An interesting error in punctuation from a recent story on Slate.com:

"Today, the closest thing Randi has to successors are the magician-debunkers Penn & Teller (whose half-hour TV show, Bullshit , tries to avoid legal liability by calling con-men "assholes" instead of "fakes")."

The writer has confused one punctuation mark, the hyphen, with another, the solidus, otherwise known as the virgule or the slash. (I prefer "solidus" because it's the typographic name for the mark and because "virgule" is, confusingly, the French word for "comma". I use "slash" when I'm speaking a Web address, though; that's the convention.)

Because the hyphen joins words into a compound, "magician-debunkers" ought to mean those who debunk magicians. The solidus is used to connect words and yet keep them separate, to relate them without altering their meanings; it's become such a commonplace that we actually say it out loud, as in "writer slash director". What was clearly meant in this case was "magician/debunkers".

You want to know how "solidus" could mean an insubstantial little diagonal line, don't you, as the word is plainly related to "solid"? It orginally denoted a gold Roman coin: eventually in England it came to mean "a shilling", and then, in pre-decimalisation England, to refer to that little line that separates shillings from pence in prices such as 4/6 ("four-and-sixpence" or "four-and-six").

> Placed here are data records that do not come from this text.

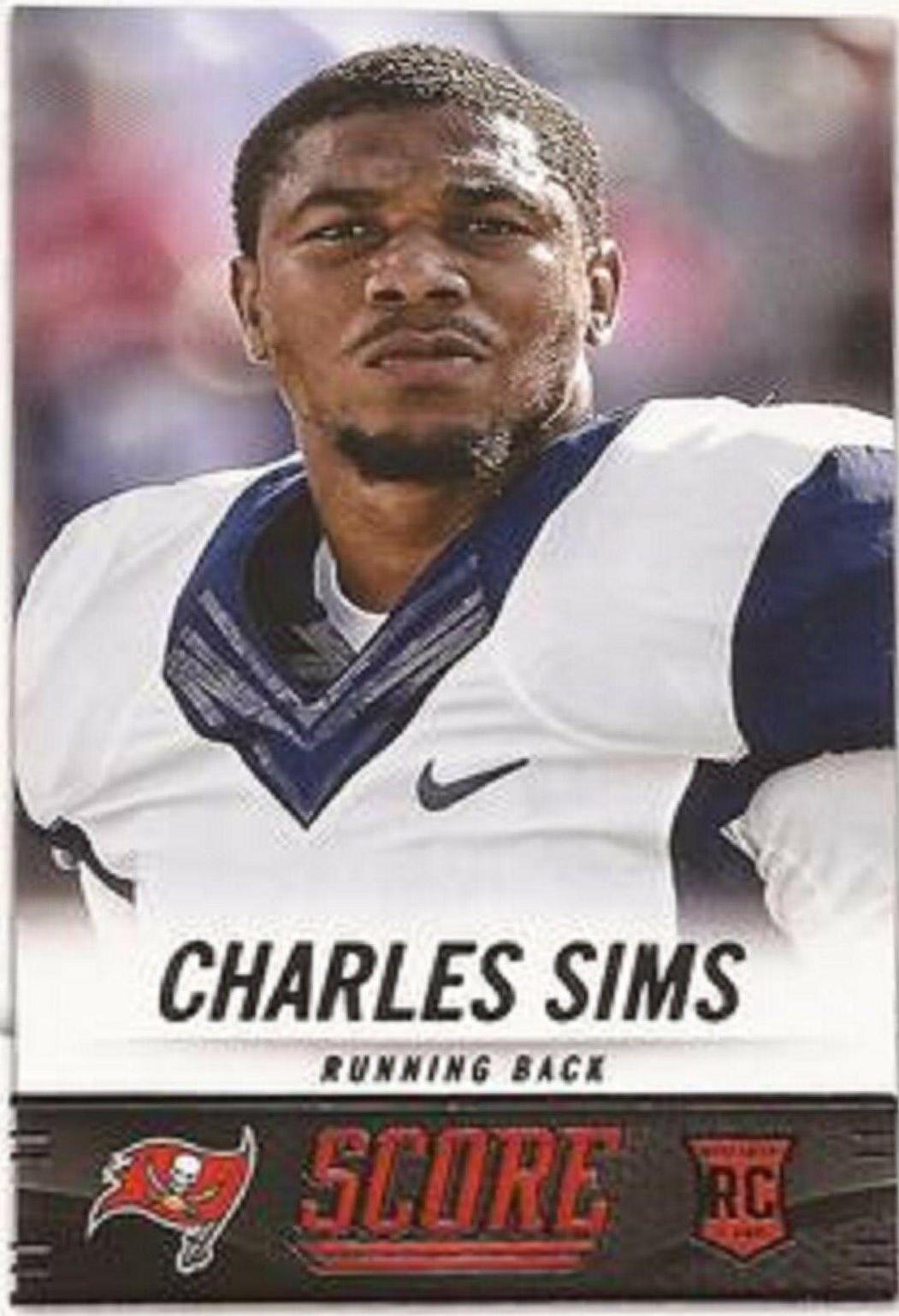 Charles Sims #350 Football Cards 2014 Panini Score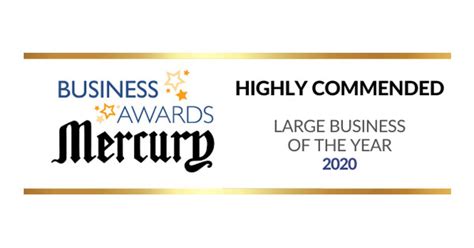 Highly Commended At Regional Business Awards Larkfleet Group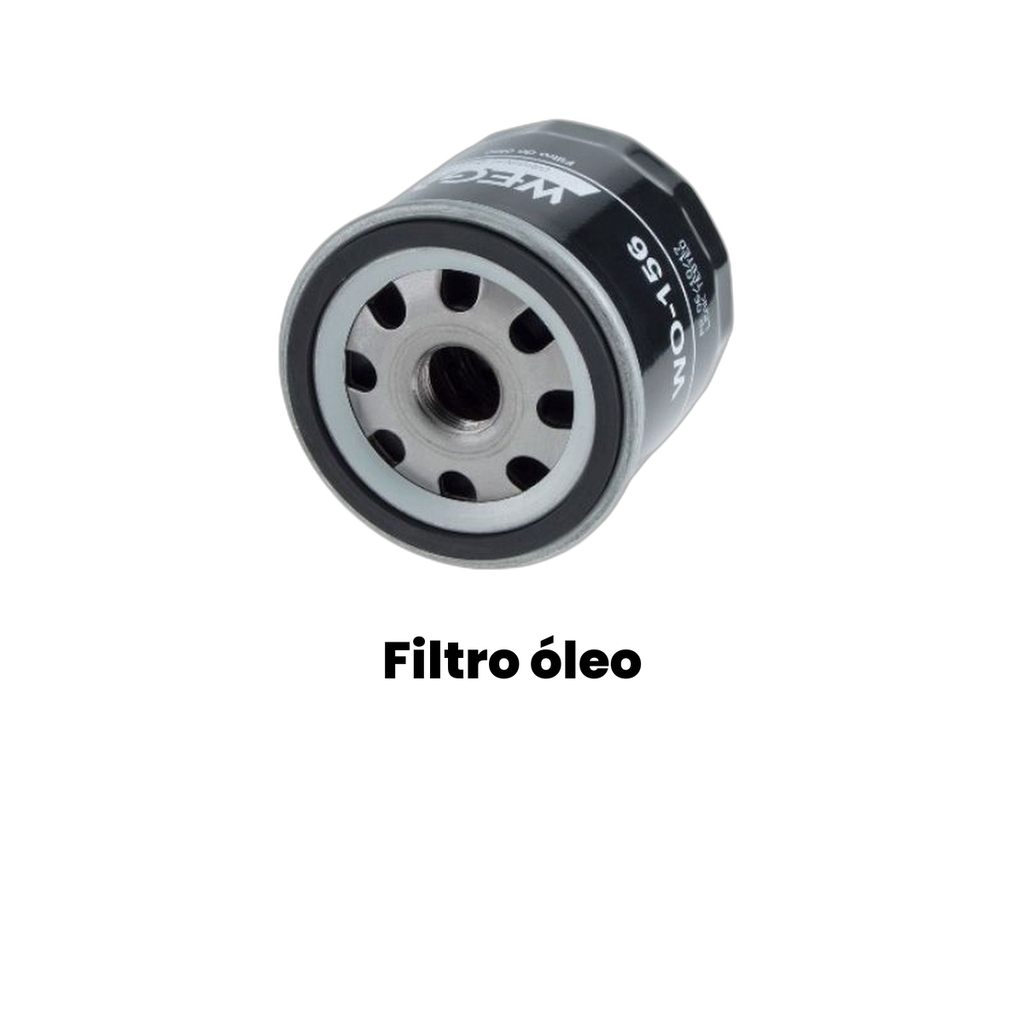 Filtro de óleo WEGA WO156 - BRONCO ECOSPORT - Imagem 2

You want to know what 4/6 means, don't you? The old monetary system ran as follows: four farthings to the penny, twelve pence (the plural of penny) to the shilling, five shillings to the crown, four crowns to the pound, twenty-one pounds to the guinea. 4/6 was, therefore, 54 pence. It took a bit of mental agility to manage such a system, particularly when making change, but this is, after all, the country that devised such measures as the stone (14 pounds) and the foolscap page (13 x 17 inches). No doubt it all made perfect sense at the time.

2 Comments:

Blogger Joe Clark said...

I'd have used an en dash.

Saturday, June 25, 2005 1:33:00 PM  
Blogger pyramus said...

I can see three problems with that: 1) Keyboards don't have an en-dash* (or an em-dash, either), though, yes, they can still be had with the correct key sequence in most fonts; 2) Most people couldn't tell an en-dash from a hyphen anyway; and 3) The solidus is the standard punctuation mark for joining-while-separating: a writer/doctor is not the same thing as a writer-doctor. I mean, if such a thing existed.

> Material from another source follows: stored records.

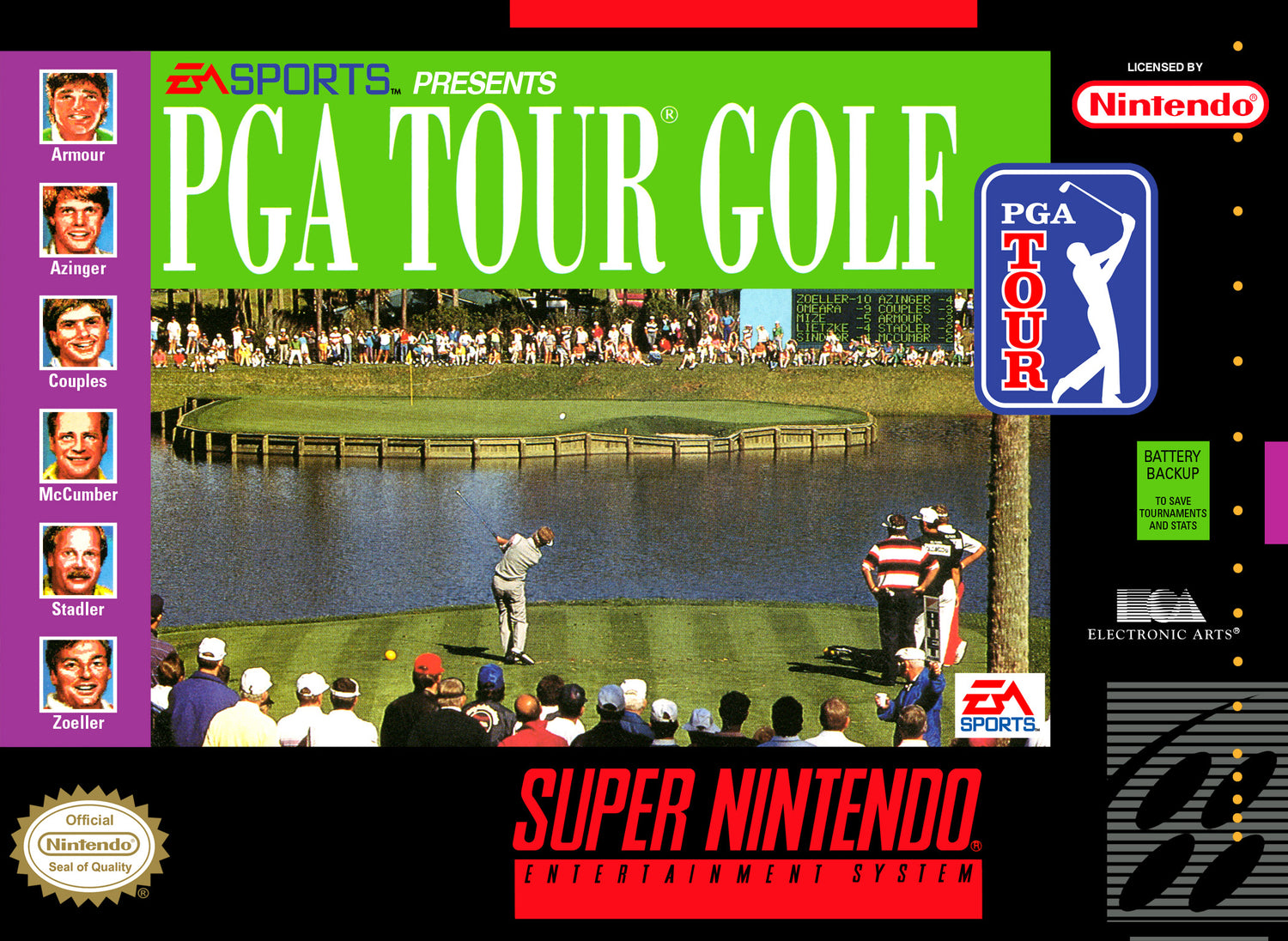 PGA Tour Golf - Super Nintendo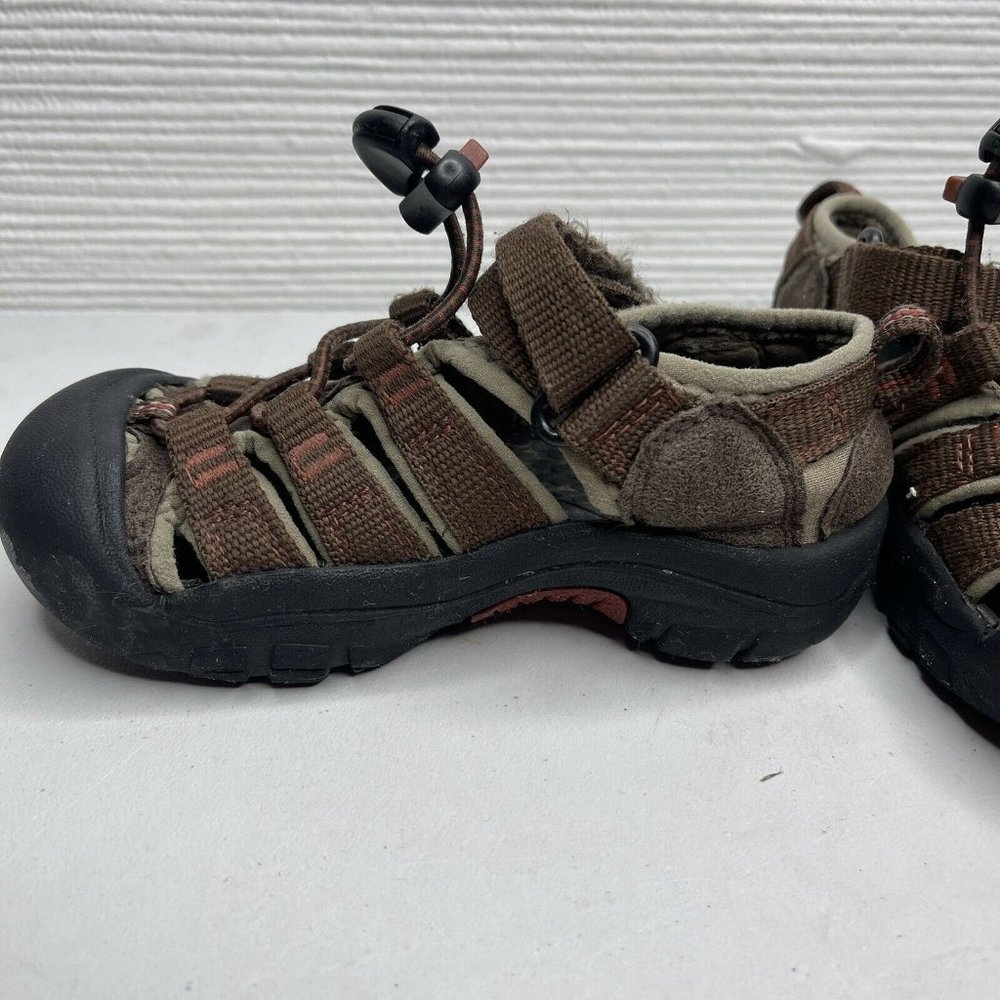 Keen Newport H2 Waterproof Hiking Sandals Little 9 - Picture 3 of 8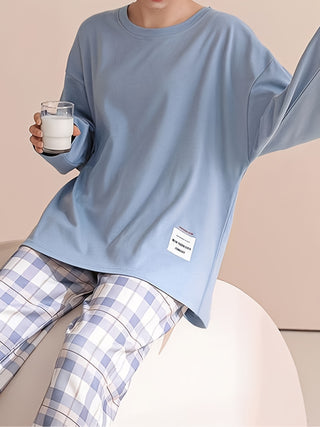 Damen Pyjama Set Zweiteiler | Kurzarm & Hose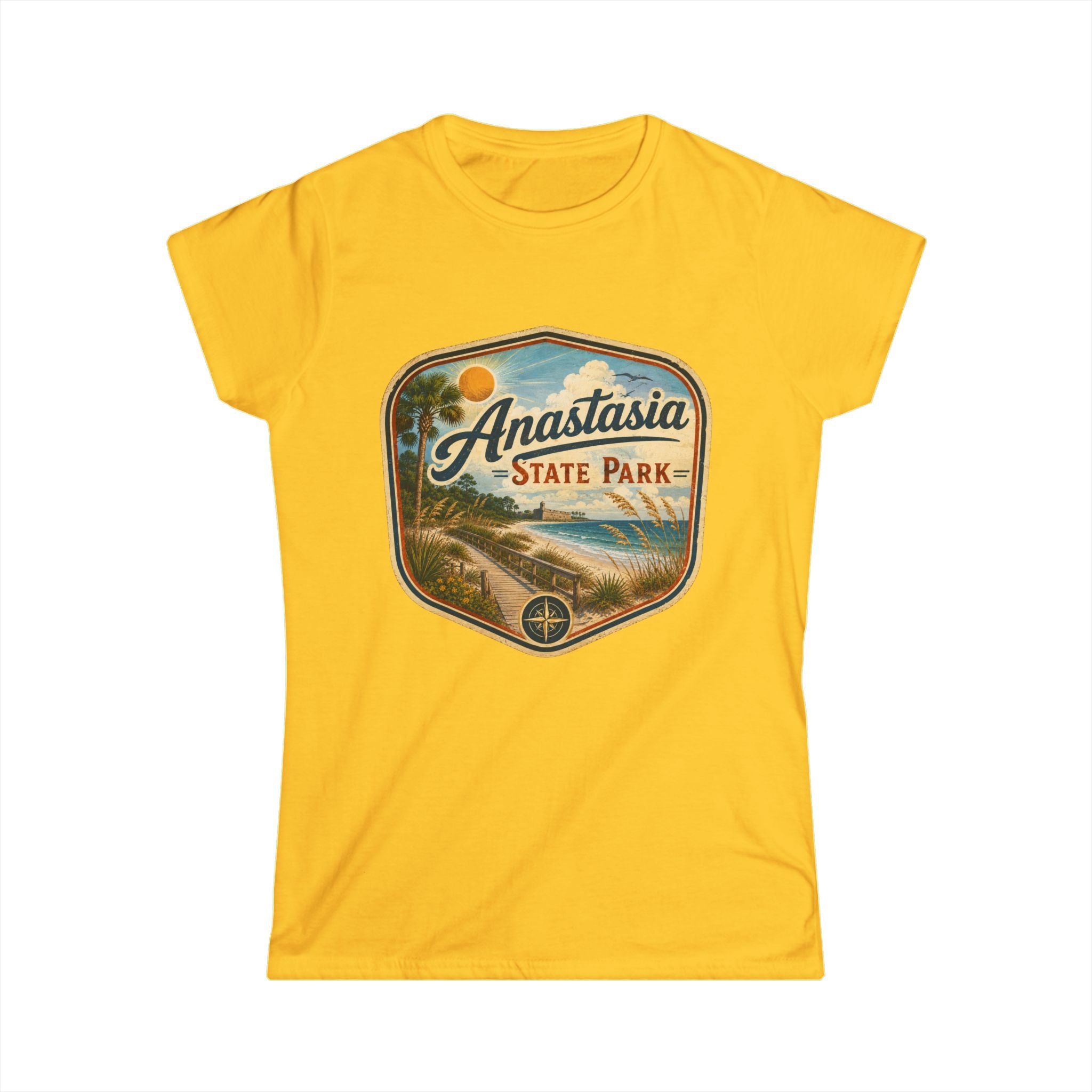 Anastasia- Vintage Tee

* An en-dash, for anyone reading this who might not know, is a dash that's the width of the lower-case letter "n" in a particular font**. An em-dash, therefore, is one which is the width of a lower-case "m".

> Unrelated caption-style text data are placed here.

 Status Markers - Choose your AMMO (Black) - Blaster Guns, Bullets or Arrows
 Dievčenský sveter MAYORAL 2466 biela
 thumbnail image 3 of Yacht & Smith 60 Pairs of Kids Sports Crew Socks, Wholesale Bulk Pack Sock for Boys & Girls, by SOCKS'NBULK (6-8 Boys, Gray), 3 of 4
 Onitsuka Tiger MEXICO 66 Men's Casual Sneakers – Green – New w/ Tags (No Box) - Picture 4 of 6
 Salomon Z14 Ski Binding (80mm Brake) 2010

** A font, for anyone reading this who might not know, is not the same as a typeface. A font is a member of a typeface family: Souvenir Italic and Souvenir Demi, for instance, are two different fonts belonging to the typeface Souvenir. An em-dash in the elegant, so-British Gill Sans would be a different width than the em-dash in Gill Sans Shadow, and that's why I used "font" and not "typeface" before the doubled asterisk up there.